Obrolan antara Samuel dan wanita itu pun mengalir seiring malam yang semakin larut dan sloki demi sloki mereka habiskan. Entah siapa yang mengajak, keduanya kini justru berpindah ke dalam kamar hotel dan bergumul di atas ranjang dengan panasnya.

"Oh, Sam ... kamu masih liar seperti malam itu," lenguh Sarah, saat Samuel menghujaninya dengan ciuman dan sentuhan-sentuhan di seluruh lekuk badannya.

Samuel memang liar jika sudah berada di atas ranjang. Namun, malam itu yang ada di benaknya hanya ada Bianca. Dia lampiaskan seluruh amarah dan gairah yang menggelora dalam dada pada wanita bertubuh sintal itu. Bianca yang sedang dia gumuli.
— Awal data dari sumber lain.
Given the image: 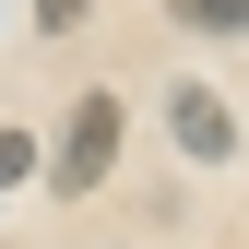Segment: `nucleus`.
<instances>
[{
    "instance_id": "nucleus-4",
    "label": "nucleus",
    "mask_w": 249,
    "mask_h": 249,
    "mask_svg": "<svg viewBox=\"0 0 249 249\" xmlns=\"http://www.w3.org/2000/svg\"><path fill=\"white\" fill-rule=\"evenodd\" d=\"M12 178H36V142H24V131H0V190H12Z\"/></svg>"
},
{
    "instance_id": "nucleus-1",
    "label": "nucleus",
    "mask_w": 249,
    "mask_h": 249,
    "mask_svg": "<svg viewBox=\"0 0 249 249\" xmlns=\"http://www.w3.org/2000/svg\"><path fill=\"white\" fill-rule=\"evenodd\" d=\"M107 166H119V95H83L71 131H59V154H48V178H59V190H95Z\"/></svg>"
},
{
    "instance_id": "nucleus-3",
    "label": "nucleus",
    "mask_w": 249,
    "mask_h": 249,
    "mask_svg": "<svg viewBox=\"0 0 249 249\" xmlns=\"http://www.w3.org/2000/svg\"><path fill=\"white\" fill-rule=\"evenodd\" d=\"M166 24H190V36H237L249 0H166Z\"/></svg>"
},
{
    "instance_id": "nucleus-5",
    "label": "nucleus",
    "mask_w": 249,
    "mask_h": 249,
    "mask_svg": "<svg viewBox=\"0 0 249 249\" xmlns=\"http://www.w3.org/2000/svg\"><path fill=\"white\" fill-rule=\"evenodd\" d=\"M83 12H95V0H36V24H48V36H71Z\"/></svg>"
},
{
    "instance_id": "nucleus-2",
    "label": "nucleus",
    "mask_w": 249,
    "mask_h": 249,
    "mask_svg": "<svg viewBox=\"0 0 249 249\" xmlns=\"http://www.w3.org/2000/svg\"><path fill=\"white\" fill-rule=\"evenodd\" d=\"M166 119H178V142H190L202 166H226V154H237V131H226V107H213L202 83H178V95H166Z\"/></svg>"
}]
</instances>
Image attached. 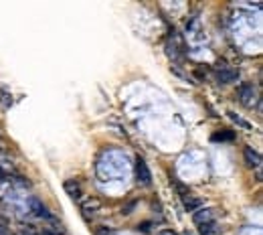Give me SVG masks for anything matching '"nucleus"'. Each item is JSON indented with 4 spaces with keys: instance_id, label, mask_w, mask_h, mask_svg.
<instances>
[{
    "instance_id": "9d476101",
    "label": "nucleus",
    "mask_w": 263,
    "mask_h": 235,
    "mask_svg": "<svg viewBox=\"0 0 263 235\" xmlns=\"http://www.w3.org/2000/svg\"><path fill=\"white\" fill-rule=\"evenodd\" d=\"M199 233L201 235H221V229H219L217 221H211V223L199 225Z\"/></svg>"
},
{
    "instance_id": "4468645a",
    "label": "nucleus",
    "mask_w": 263,
    "mask_h": 235,
    "mask_svg": "<svg viewBox=\"0 0 263 235\" xmlns=\"http://www.w3.org/2000/svg\"><path fill=\"white\" fill-rule=\"evenodd\" d=\"M134 207H136V201H130L128 205H124V207H122V213H124V215H130V213L134 211Z\"/></svg>"
},
{
    "instance_id": "39448f33",
    "label": "nucleus",
    "mask_w": 263,
    "mask_h": 235,
    "mask_svg": "<svg viewBox=\"0 0 263 235\" xmlns=\"http://www.w3.org/2000/svg\"><path fill=\"white\" fill-rule=\"evenodd\" d=\"M99 209H101V201H99L97 197H89V199H85V201L81 203V211H83V217H85V219L93 217Z\"/></svg>"
},
{
    "instance_id": "ddd939ff",
    "label": "nucleus",
    "mask_w": 263,
    "mask_h": 235,
    "mask_svg": "<svg viewBox=\"0 0 263 235\" xmlns=\"http://www.w3.org/2000/svg\"><path fill=\"white\" fill-rule=\"evenodd\" d=\"M235 134L233 132H219V134H213V140L219 142V140H233Z\"/></svg>"
},
{
    "instance_id": "20e7f679",
    "label": "nucleus",
    "mask_w": 263,
    "mask_h": 235,
    "mask_svg": "<svg viewBox=\"0 0 263 235\" xmlns=\"http://www.w3.org/2000/svg\"><path fill=\"white\" fill-rule=\"evenodd\" d=\"M217 79H219V83H233L239 79V71L231 69L227 65H219L217 67Z\"/></svg>"
},
{
    "instance_id": "9b49d317",
    "label": "nucleus",
    "mask_w": 263,
    "mask_h": 235,
    "mask_svg": "<svg viewBox=\"0 0 263 235\" xmlns=\"http://www.w3.org/2000/svg\"><path fill=\"white\" fill-rule=\"evenodd\" d=\"M229 114V118L237 124V126H241V128H243V130H251V124L247 122V120H243V118H241V116H237L235 112H227Z\"/></svg>"
},
{
    "instance_id": "6e6552de",
    "label": "nucleus",
    "mask_w": 263,
    "mask_h": 235,
    "mask_svg": "<svg viewBox=\"0 0 263 235\" xmlns=\"http://www.w3.org/2000/svg\"><path fill=\"white\" fill-rule=\"evenodd\" d=\"M243 158H245V162H247L249 168H259L261 166V156H259L257 150H253L251 146H245L243 148Z\"/></svg>"
},
{
    "instance_id": "f8f14e48",
    "label": "nucleus",
    "mask_w": 263,
    "mask_h": 235,
    "mask_svg": "<svg viewBox=\"0 0 263 235\" xmlns=\"http://www.w3.org/2000/svg\"><path fill=\"white\" fill-rule=\"evenodd\" d=\"M12 94L10 92H6L4 88H0V103H2L4 105V108H10V105H12Z\"/></svg>"
},
{
    "instance_id": "6ab92c4d",
    "label": "nucleus",
    "mask_w": 263,
    "mask_h": 235,
    "mask_svg": "<svg viewBox=\"0 0 263 235\" xmlns=\"http://www.w3.org/2000/svg\"><path fill=\"white\" fill-rule=\"evenodd\" d=\"M95 235H109V229H105V227H99Z\"/></svg>"
},
{
    "instance_id": "7ed1b4c3",
    "label": "nucleus",
    "mask_w": 263,
    "mask_h": 235,
    "mask_svg": "<svg viewBox=\"0 0 263 235\" xmlns=\"http://www.w3.org/2000/svg\"><path fill=\"white\" fill-rule=\"evenodd\" d=\"M63 188H65V193H67L73 201H79L81 195H83V187H81V183L77 179H67V181L63 183Z\"/></svg>"
},
{
    "instance_id": "aec40b11",
    "label": "nucleus",
    "mask_w": 263,
    "mask_h": 235,
    "mask_svg": "<svg viewBox=\"0 0 263 235\" xmlns=\"http://www.w3.org/2000/svg\"><path fill=\"white\" fill-rule=\"evenodd\" d=\"M43 235H59V233H51V231H43Z\"/></svg>"
},
{
    "instance_id": "f03ea898",
    "label": "nucleus",
    "mask_w": 263,
    "mask_h": 235,
    "mask_svg": "<svg viewBox=\"0 0 263 235\" xmlns=\"http://www.w3.org/2000/svg\"><path fill=\"white\" fill-rule=\"evenodd\" d=\"M136 177H138L140 185H144V187L152 185V173H150V168H148V162L142 156L136 158Z\"/></svg>"
},
{
    "instance_id": "2eb2a0df",
    "label": "nucleus",
    "mask_w": 263,
    "mask_h": 235,
    "mask_svg": "<svg viewBox=\"0 0 263 235\" xmlns=\"http://www.w3.org/2000/svg\"><path fill=\"white\" fill-rule=\"evenodd\" d=\"M138 229H140L142 233H150V231H152V223H150V221H144V223L138 225Z\"/></svg>"
},
{
    "instance_id": "0eeeda50",
    "label": "nucleus",
    "mask_w": 263,
    "mask_h": 235,
    "mask_svg": "<svg viewBox=\"0 0 263 235\" xmlns=\"http://www.w3.org/2000/svg\"><path fill=\"white\" fill-rule=\"evenodd\" d=\"M29 207H31V211L35 213L37 217H41V219H49V221L53 219V215L49 213V209H47L45 205H43L39 199H31V201H29Z\"/></svg>"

Dari ekspresi wajah menahan kenikmatan, erangan, lenguhan, hembusan napas, sentuhan panas, semua yang dia lihat dan rasakan malam itu hanya Bianca.

"Kamu cantik, Bi ... kamu cantik banget," erang Samuel seraya menggigit telinga, pipi dan bibir Sarah. Wanita itu membalas dengan tidak kalah liarnya, membuat Samuel merasa dirinya berada di atas angkasa, terombang-ambing dalam gairah yang semakin lama semakin menuju ke puncaknya. Samuel semakin mempercepat gerakannya tanpa terkendali.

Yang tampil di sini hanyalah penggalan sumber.